====== LISTED RECORDS ======

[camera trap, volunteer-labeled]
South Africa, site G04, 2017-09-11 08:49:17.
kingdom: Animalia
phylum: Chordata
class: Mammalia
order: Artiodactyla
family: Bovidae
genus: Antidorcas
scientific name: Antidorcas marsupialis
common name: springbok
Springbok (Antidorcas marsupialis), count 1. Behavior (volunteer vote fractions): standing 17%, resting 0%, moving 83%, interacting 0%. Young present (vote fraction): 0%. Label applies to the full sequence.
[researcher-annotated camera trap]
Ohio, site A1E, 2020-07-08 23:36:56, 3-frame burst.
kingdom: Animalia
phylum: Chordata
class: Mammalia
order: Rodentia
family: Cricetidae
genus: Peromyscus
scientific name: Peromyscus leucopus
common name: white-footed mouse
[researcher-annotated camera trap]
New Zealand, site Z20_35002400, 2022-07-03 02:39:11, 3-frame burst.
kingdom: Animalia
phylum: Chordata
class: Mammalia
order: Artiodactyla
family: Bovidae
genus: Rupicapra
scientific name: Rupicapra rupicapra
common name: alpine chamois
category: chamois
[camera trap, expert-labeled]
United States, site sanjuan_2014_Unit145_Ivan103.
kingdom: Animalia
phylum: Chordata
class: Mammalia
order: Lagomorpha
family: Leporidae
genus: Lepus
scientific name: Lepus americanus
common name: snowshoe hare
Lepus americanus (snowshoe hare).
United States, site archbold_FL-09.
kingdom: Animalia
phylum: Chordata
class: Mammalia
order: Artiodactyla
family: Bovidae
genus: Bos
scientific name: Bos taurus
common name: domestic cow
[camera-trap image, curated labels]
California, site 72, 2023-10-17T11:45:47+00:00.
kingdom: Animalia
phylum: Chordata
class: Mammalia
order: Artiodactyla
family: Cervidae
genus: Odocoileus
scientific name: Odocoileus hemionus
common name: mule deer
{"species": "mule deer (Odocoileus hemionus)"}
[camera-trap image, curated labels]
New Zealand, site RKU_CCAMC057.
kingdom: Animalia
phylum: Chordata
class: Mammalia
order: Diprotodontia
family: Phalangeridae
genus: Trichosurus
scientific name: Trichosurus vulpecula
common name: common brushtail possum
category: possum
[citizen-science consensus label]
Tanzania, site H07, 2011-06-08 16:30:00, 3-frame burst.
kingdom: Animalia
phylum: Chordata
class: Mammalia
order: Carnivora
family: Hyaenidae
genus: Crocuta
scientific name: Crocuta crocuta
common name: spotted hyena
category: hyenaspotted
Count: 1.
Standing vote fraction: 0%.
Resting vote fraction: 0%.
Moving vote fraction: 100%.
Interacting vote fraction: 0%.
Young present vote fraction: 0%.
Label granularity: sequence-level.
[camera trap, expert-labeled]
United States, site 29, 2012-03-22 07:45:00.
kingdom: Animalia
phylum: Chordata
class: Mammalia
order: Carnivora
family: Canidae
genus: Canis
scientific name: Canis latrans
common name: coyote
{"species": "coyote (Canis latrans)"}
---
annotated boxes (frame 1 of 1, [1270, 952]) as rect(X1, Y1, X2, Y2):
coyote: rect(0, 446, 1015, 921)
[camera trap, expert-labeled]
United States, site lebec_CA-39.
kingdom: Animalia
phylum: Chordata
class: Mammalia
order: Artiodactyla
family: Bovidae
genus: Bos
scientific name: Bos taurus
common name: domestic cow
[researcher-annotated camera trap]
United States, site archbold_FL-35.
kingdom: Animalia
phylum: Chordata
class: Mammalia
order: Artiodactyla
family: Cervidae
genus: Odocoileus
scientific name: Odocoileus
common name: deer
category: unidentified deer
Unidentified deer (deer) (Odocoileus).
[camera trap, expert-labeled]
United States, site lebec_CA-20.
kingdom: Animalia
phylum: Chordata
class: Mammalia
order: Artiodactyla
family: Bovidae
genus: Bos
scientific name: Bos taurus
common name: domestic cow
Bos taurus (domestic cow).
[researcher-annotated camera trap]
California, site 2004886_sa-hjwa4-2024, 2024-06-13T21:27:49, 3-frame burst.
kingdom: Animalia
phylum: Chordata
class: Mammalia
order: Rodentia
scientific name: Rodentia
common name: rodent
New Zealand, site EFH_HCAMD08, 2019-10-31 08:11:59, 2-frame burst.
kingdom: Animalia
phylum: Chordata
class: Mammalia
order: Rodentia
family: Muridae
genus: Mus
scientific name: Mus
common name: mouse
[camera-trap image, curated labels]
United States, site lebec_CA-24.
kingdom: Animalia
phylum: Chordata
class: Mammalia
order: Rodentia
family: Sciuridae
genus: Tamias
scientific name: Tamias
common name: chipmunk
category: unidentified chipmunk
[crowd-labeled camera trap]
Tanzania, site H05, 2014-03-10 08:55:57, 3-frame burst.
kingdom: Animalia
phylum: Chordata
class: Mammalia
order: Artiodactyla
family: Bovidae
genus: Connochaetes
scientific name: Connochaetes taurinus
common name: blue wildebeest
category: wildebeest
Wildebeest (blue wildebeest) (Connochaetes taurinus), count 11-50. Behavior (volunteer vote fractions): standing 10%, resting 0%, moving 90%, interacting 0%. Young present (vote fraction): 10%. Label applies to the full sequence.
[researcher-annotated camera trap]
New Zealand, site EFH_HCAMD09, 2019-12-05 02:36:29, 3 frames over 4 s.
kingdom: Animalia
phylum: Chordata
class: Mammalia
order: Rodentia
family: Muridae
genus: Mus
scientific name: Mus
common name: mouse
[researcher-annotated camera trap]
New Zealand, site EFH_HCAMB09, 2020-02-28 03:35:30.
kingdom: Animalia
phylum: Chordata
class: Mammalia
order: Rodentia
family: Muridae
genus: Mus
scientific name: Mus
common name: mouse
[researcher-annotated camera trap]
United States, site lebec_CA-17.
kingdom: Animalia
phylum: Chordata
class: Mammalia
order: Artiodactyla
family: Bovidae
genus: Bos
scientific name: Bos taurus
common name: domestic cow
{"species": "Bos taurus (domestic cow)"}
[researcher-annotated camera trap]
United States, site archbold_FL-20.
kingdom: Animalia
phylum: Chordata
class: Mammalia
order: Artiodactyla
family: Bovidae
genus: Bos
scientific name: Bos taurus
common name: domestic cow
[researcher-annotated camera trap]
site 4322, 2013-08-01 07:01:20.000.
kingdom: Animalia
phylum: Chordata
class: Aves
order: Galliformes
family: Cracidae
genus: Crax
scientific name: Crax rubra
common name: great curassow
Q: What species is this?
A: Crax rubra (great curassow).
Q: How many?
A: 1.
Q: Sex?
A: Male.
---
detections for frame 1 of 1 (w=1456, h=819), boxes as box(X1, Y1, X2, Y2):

======

EXERCISE AIM: Output the records in full. Keep every character as it is.

SOLUTION TO THE EXERCISE:
[camera trap, volunteer-labeled]
South Africa, site G04, 2017-09-11 08:49:17.
kingdom: Animalia
phylum: Chordata
class: Mammalia
order: Artiodactyla
family: Bovidae
genus: Antidorcas
scientific name: Antidorcas marsupialis
common name: springbok
Springbok (Antidorcas marsupialis), count 1. Behavior (volunteer vote fractions): standing 17%, resting 0%, moving 83%, interacting 0%. Young present (vote fraction): 0%. Label applies to the full sequence.
[researcher-annotated camera trap]
Ohio, site A1E, 2020-07-08 23:36:56, 3-frame burst.
kingdom: Animalia
phylum: Chordata
class: Mammalia
order: Rodentia
family: Cricetidae
genus: Peromyscus
scientific name: Peromyscus leucopus
common name: white-footed mouse
[researcher-annotated camera trap]
New Zealand, site Z20_35002400, 2022-07-03 02:39:11, 3-frame burst.
kingdom: Animalia
phylum: Chordata
class: Mammalia
order: Artiodactyla
family: Bovidae
genus: Rupicapra
scientific name: Rupicapra rupicapra
common name: alpine chamois
category: chamois
[camera trap, expert-labeled]
United States, site sanjuan_2014_Unit145_Ivan103.
kingdom: Animalia
phylum: Chordata
class: Mammalia
order: Lagomorpha
family: Leporidae
genus: Lepus
scientific name: Lepus americanus
common name: snowshoe hare
Lepus americanus (snowshoe hare).
United States, site archbold_FL-09.
kingdom: Animalia
phylum: Chordata
class: Mammalia
order: Artiodactyla
family: Bovidae
genus: Bos
scientific name: Bos taurus
common name: domestic cow
[camera-trap image, curated labels]
California, site 72, 2023-10-17T11:45:47+00:00.
kingdom: Animalia
phylum: Chordata
class: Mammalia
order: Artiodactyla
family: Cervidae
genus: Odocoileus
scientific name: Odocoileus hemionus
common name: mule deer
{"species": "mule deer (Odocoileus hemionus)"}
[camera-trap image, curated labels]
New Zealand, site RKU_CCAMC057.
kingdom: Animalia
phylum: Chordata
class: Mammalia
order: Diprotodontia
family: Phalangeridae
genus: Trichosurus
scientific name: Trichosurus vulpecula
common name: common brushtail possum
category: possum
[citizen-science consensus label]
Tanzania, site H07, 2011-06-08 16:30:00, 3-frame burst.
kingdom: Animalia
phylum: Chordata
class: Mammalia
order: Carnivora
family: Hyaenidae
genus: Crocuta
scientific name: Crocuta crocuta
common name: spotted hyena
category: hyenaspotted
Count: 1.
Standing vote fraction: 0%.
Resting vote fraction: 0%.
Moving vote fraction: 100%.
Interacting vote fraction: 0%.
Young present vote fraction: 0%.
Label granularity: sequence-level.
[camera trap, expert-labeled]
United States, site 29, 2012-03-22 07:45:00.
kingdom: Animalia
phylum: Chordata
class: Mammalia
order: Carnivora
family: Canidae
genus: Canis
scientific name: Canis latrans
common name: coyote
{"species": "coyote (Canis latrans)"}
---
annotated boxes (frame 1 of 1, [1270, 952]) as rect(X1, Y1, X2, Y2):
coyote: rect(0, 446, 1015, 921)
[camera trap, expert-labeled]
United States, site lebec_CA-39.
kingdom: Animalia
phylum: Chordata
class: Mammalia
order: Artiodactyla
family: Bovidae
genus: Bos
scientific name: Bos taurus
common name: domestic cow
[researcher-annotated camera trap]
United States, site archbold_FL-35.
kingdom: Animalia
phylum: Chordata
class: Mammalia
order: Artiodactyla
family: Cervidae
genus: Odocoileus
scientific name: Odocoileus
common name: deer
category: unidentified deer
Unidentified deer (deer) (Odocoileus).
[camera trap, expert-labeled]
United States, site lebec_CA-20.
kingdom: Animalia
phylum: Chordata
class: Mammalia
order: Artiodactyla
family: Bovidae
genus: Bos
scientific name: Bos taurus
common name: domestic cow
Bos taurus (domestic cow).
[researcher-annotated camera trap]
California, site 2004886_sa-hjwa4-2024, 2024-06-13T21:27:49, 3-frame burst.
kingdom: Animalia
phylum: Chordata
class: Mammalia
order: Rodentia
scientific name: Rodentia
common name: rodent
New Zealand, site EFH_HCAMD08, 2019-10-31 08:11:59, 2-frame burst.
kingdom: Animalia
phylum: Chordata
class: Mammalia
order: Rodentia
family: Muridae
genus: Mus
scientific name: Mus
common name: mouse
[camera-trap image, curated labels]
United States, site lebec_CA-24.
kingdom: Animalia
phylum: Chordata
class: Mammalia
order: Rodentia
family: Sciuridae
genus: Tamias
scientific name: Tamias
common name: chipmunk
category: unidentified chipmunk
[crowd-labeled camera trap]
Tanzania, site H05, 2014-03-10 08:55:57, 3-frame burst.
kingdom: Animalia
phylum: Chordata
class: Mammalia
order: Artiodactyla
family: Bovidae
genus: Connochaetes
scientific name: Connochaetes taurinus
common name: blue wildebeest
category: wildebeest
Wildebeest (blue wildebeest) (Connochaetes taurinus), count 11-50. Behavior (volunteer vote fractions): standing 10%, resting 0%, moving 90%, interacting 0%. Young present (vote fraction): 10%. Label applies to the full sequence.
[researcher-annotated camera trap]
New Zealand, site EFH_HCAMD09, 2019-12-05 02:36:29, 3 frames over 4 s.
kingdom: Animalia
phylum: Chordata
class: Mammalia
order: Rodentia
family: Muridae
genus: Mus
scientific name: Mus
common name: mouse
[researcher-annotated camera trap]
New Zealand, site EFH_HCAMB09, 2020-02-28 03:35:30.
kingdom: Animalia
phylum: Chordata
class: Mammalia
order: Rodentia
family: Muridae
genus: Mus
scientific name: Mus
common name: mouse
[researcher-annotated camera trap]
United States, site lebec_CA-17.
kingdom: Animalia
phylum: Chordata
class: Mammalia
order: Artiodactyla
family: Bovidae
genus: Bos
scientific name: Bos taurus
common name: domestic cow
{"species": "Bos taurus (domestic cow)"}
[researcher-annotated camera trap]
United States, site archbold_FL-20.
kingdom: Animalia
phylum: Chordata
class: Mammalia
order: Artiodactyla
family: Bovidae
genus: Bos
scientific name: Bos taurus
common name: domestic cow
[researcher-annotated camera trap]
site 4322, 2013-08-01 07:01:20.000.
kingdom: Animalia
phylum: Chordata
class: Aves
order: Galliformes
family: Cracidae
genus: Crax
scientific name: Crax rubra
common name: great curassow
Q: What species is this?
A: Crax rubra (great curassow).
Q: How many?
A: 1.
Q: Sex?
A: Male.
---
detections for frame 1 of 1 (w=1456, h=819), boxes as box(X1, Y1, X2, Y2):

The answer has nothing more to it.